Top of Data in this exercise
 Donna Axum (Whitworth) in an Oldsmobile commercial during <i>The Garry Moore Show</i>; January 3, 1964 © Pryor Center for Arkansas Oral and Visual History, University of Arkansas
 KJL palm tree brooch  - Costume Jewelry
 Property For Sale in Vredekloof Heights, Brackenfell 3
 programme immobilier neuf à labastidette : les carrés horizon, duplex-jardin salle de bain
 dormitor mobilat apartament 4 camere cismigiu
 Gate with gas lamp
Bottom of Data in this exercise
Top of Data in this exercise
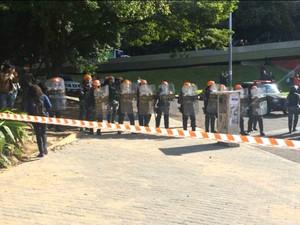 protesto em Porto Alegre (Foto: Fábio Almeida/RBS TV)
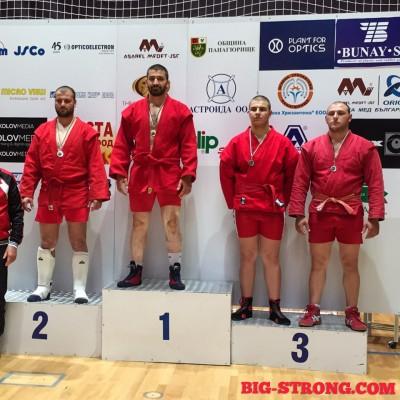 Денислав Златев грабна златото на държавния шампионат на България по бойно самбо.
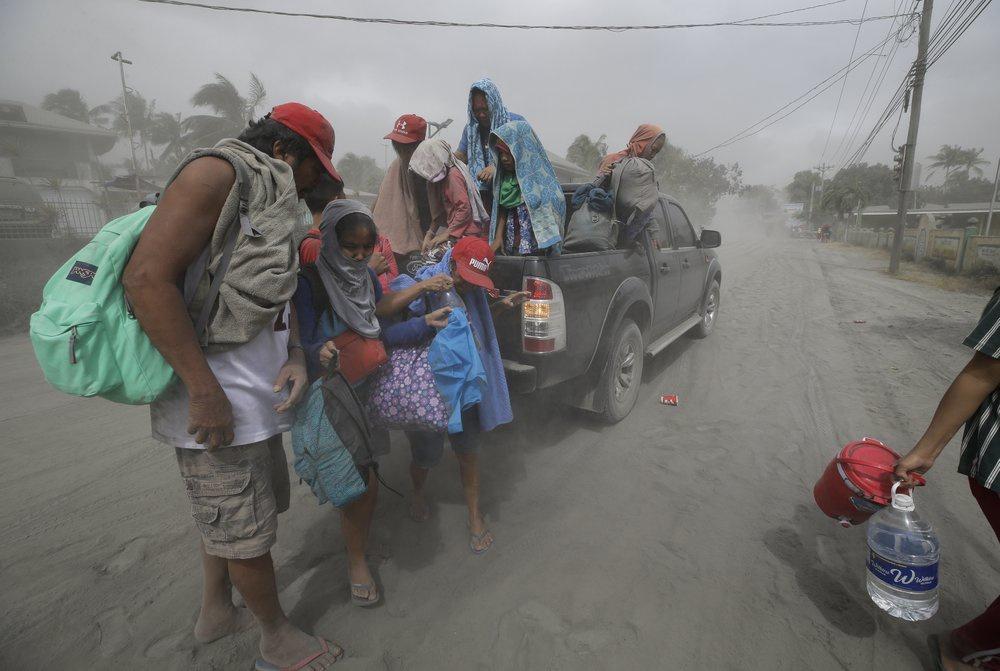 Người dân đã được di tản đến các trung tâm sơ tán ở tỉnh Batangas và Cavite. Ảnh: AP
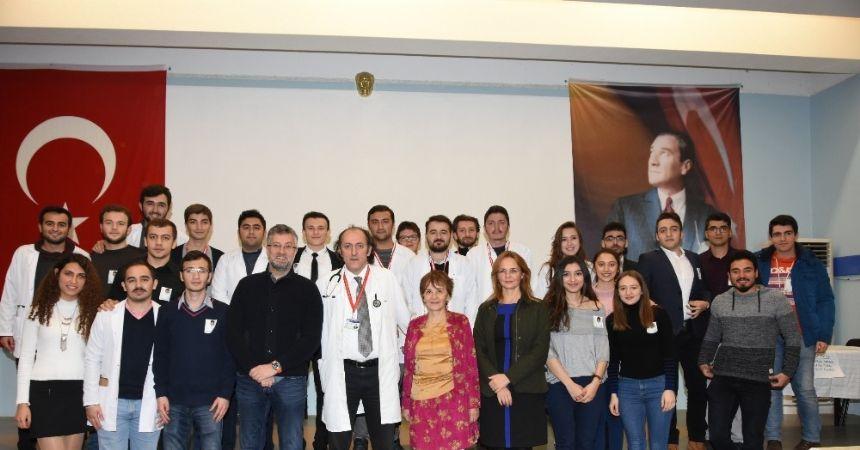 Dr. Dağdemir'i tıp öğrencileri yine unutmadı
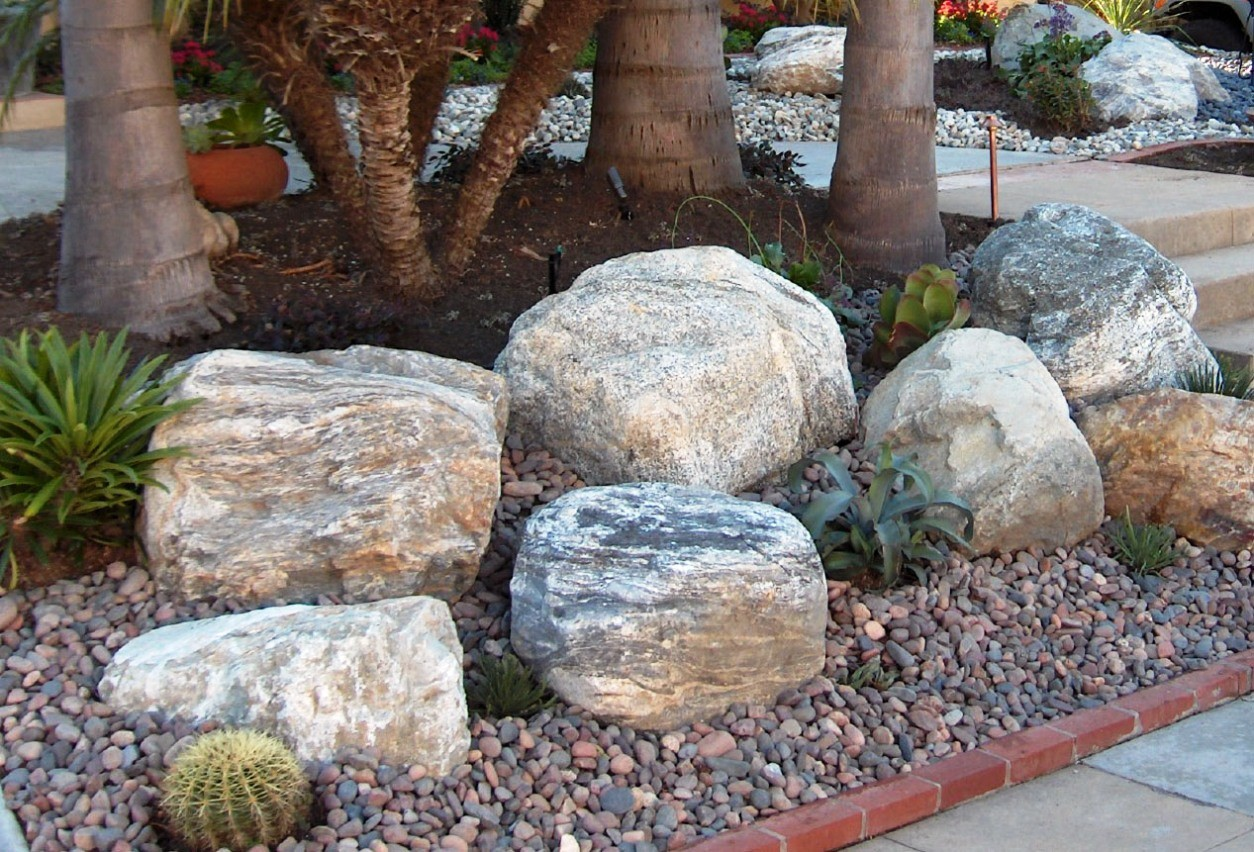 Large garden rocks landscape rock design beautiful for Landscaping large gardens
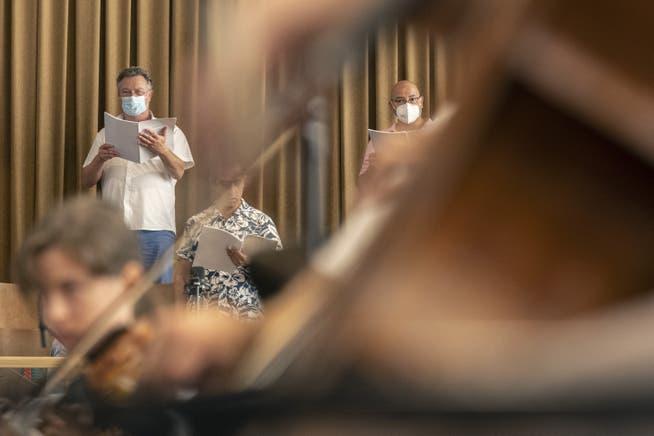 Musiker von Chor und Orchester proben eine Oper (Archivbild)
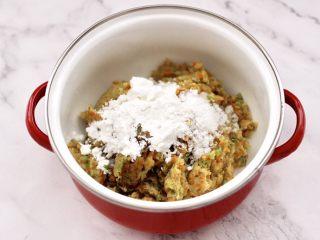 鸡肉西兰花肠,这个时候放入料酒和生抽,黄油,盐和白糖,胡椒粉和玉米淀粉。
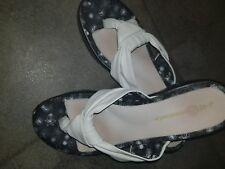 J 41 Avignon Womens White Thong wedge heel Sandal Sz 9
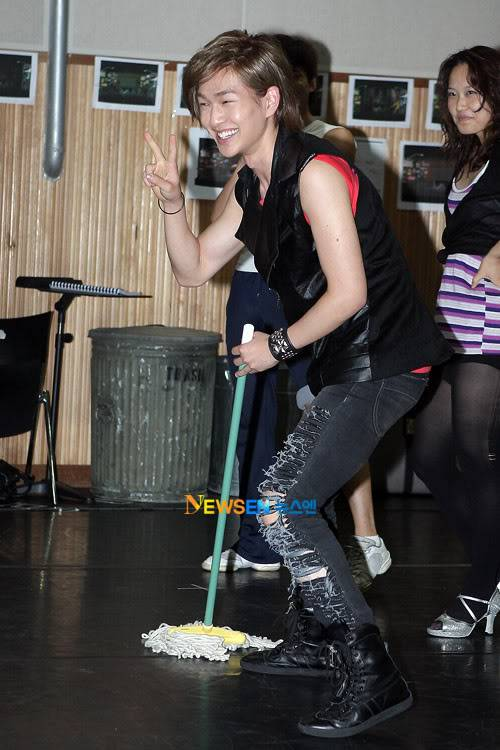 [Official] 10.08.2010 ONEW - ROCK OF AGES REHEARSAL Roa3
Bottom of Data in this exercise
» Try it: Beginning at the line above that contains "Property For Sale", return each line exactly through the line that contains "Gate with gas lamp", and no others.

» Final answer:
 Property For Sale in Vredekloof Heights, Brackenfell 3
 programme immobilier neuf à labastidette : les carrés horizon, duplex-jardin salle de bain
 dormitor mobilat apartament 4 camere cismigiu
 Gate with gas lamp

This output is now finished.